• WHAT TO PRODUCE
How many lines within the records include the word "sirtuin"? Only that number should be given.

Saved data entries:
○ ○ ○

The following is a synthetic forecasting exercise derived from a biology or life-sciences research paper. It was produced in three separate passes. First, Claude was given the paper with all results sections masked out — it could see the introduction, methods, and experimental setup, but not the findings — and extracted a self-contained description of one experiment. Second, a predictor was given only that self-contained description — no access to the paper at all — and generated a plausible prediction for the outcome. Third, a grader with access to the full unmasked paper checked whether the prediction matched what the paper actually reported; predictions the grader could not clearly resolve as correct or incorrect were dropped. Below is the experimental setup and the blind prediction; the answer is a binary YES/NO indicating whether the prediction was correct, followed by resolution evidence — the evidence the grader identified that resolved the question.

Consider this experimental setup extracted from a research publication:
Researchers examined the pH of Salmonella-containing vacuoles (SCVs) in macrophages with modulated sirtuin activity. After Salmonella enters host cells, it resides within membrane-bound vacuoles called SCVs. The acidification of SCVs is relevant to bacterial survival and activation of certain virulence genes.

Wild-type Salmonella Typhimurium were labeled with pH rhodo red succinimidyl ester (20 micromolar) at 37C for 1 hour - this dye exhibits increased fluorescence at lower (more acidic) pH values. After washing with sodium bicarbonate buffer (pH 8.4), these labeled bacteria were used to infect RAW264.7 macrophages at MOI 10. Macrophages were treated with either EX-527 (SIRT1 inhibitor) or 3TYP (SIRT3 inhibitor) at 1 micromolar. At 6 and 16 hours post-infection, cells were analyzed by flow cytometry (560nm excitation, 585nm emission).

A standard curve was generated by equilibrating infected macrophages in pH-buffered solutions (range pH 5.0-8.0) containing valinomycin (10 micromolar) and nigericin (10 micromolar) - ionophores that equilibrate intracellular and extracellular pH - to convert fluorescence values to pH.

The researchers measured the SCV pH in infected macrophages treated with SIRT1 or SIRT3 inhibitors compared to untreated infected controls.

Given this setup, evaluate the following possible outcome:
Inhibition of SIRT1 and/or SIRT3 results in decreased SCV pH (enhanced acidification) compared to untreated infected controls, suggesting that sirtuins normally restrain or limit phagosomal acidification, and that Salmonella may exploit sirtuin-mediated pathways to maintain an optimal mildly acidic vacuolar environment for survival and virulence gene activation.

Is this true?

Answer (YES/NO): NO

○ ○ ○

• TASK RESPONSE
2